Catfish and the Bottlemen’s third album The Balance has been long awaited by fans as it comes after a 3-year hiatus since their second album, The Ride. Since January this year, they’ve been teasing the release of this majorly anticipated album. The album opener Longshot, the first single from the new album – fuelled with risk and riot, intensified the excitement of the release of The Balance. A series of warm-up arena shows followed, debuting the then unreleased Sidetrack, and dropping follow-up singles Fluctuate, 2all and Conversation.

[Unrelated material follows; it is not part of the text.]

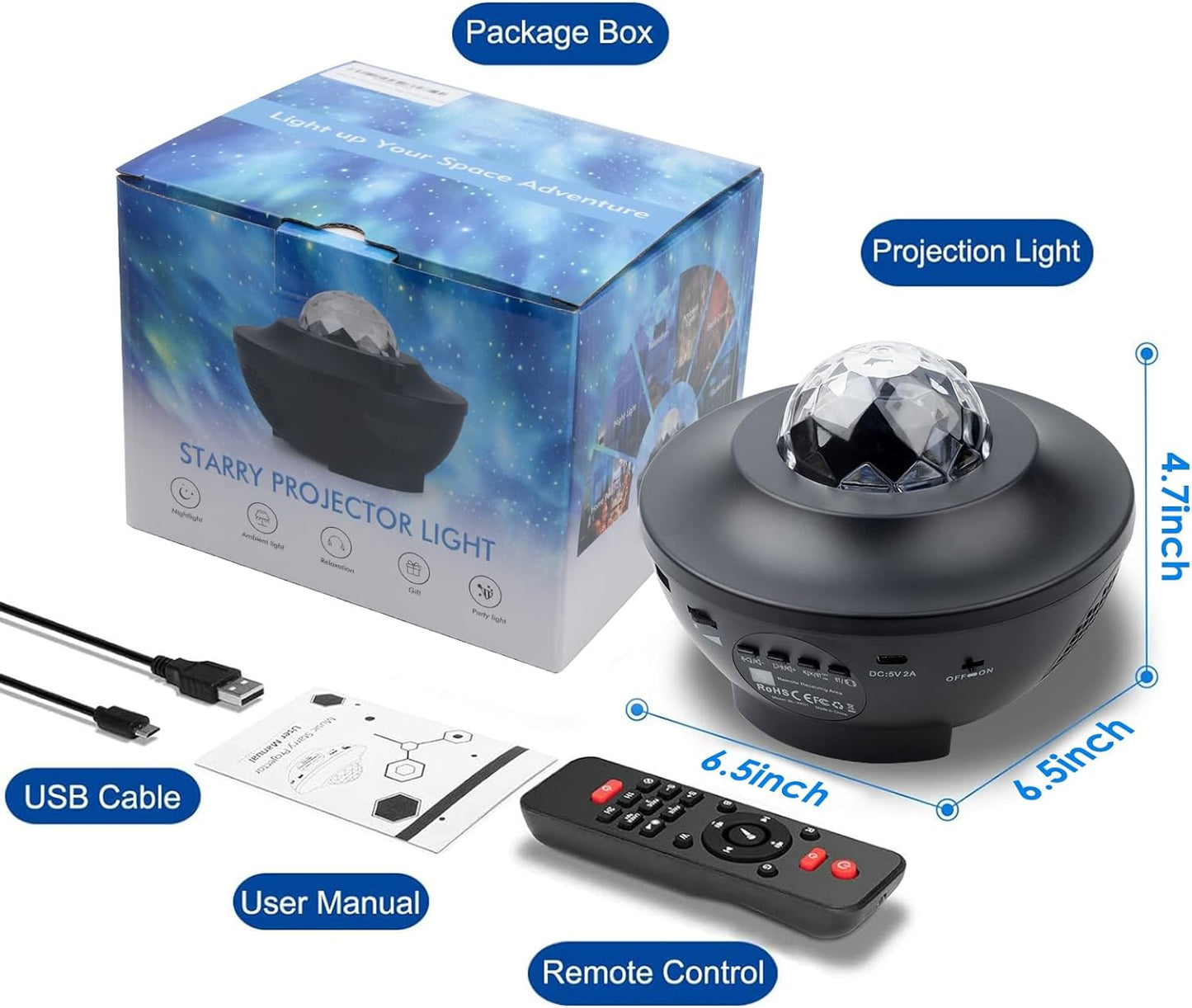 StellarPod Galaxy Sky Star Light Projector with Bluetooth Music & Remote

2all is beautifully passionate symbol of love and affection, yet still classically Catfish with the underpinning roar of the rumbling riff. As for lyrics, the gentle joy and delight are non-typical for the band – delicately subtle but still poignant enough to stand out. The rest of tracks follow this pattern, the lyrics have a simplistic memorability to them which diverts from the heaviness and perhaps complexities of the standard Catfish vibes.

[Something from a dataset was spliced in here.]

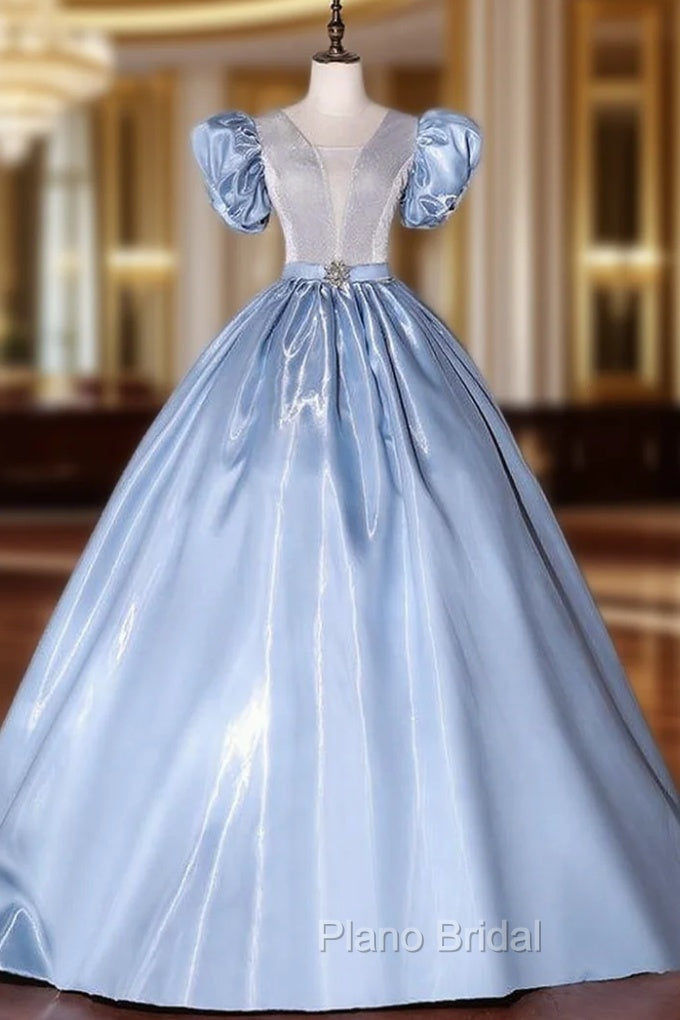 Blue Satin Puff Sleeve Quinceanera Dresses Main image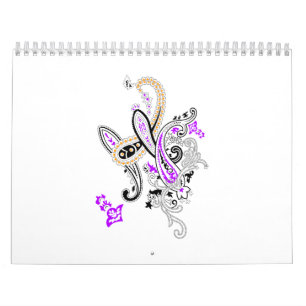 Calendario mensual de pared de lujo botánico de pa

Catfish And The Bottlemen – Longshot
But to contrast, the captivating guitars sounds build the excitement up through each of the tracks, Intermission for example, perfectly lively guitar to accentuate Van’s voice, then Mission plays straight after and plummets into more fast-paced rogue sounds.
Apparent in many of the songs there is a boisterous build up, like a battle or fight which fuels passion and desire. I wouldn’t say there’s any defining sad or slow song like there has been in previous albums, yes Intermission is more chilled than the others – it isn’t as relaxing to me, or as typically ‘ballad-sounding’ as Hourglass or Heathrow from The Ride and The Balcony. Yet there are subtle undertones of this elegance and minimalism in each song, either through the lyrics or the rhythms and melodies.
Catfish And The Bottlemen – 2all
Perhaps the evolution towards a heavier indie rock sound shows that The Balance is a true reflection of the band’s brief hiatus, and a more direct link to their relationship with their fans. Either way this album is golden, the songs are undeniably classic Catfish, but they suit and compliment the new era of the Bottlemen.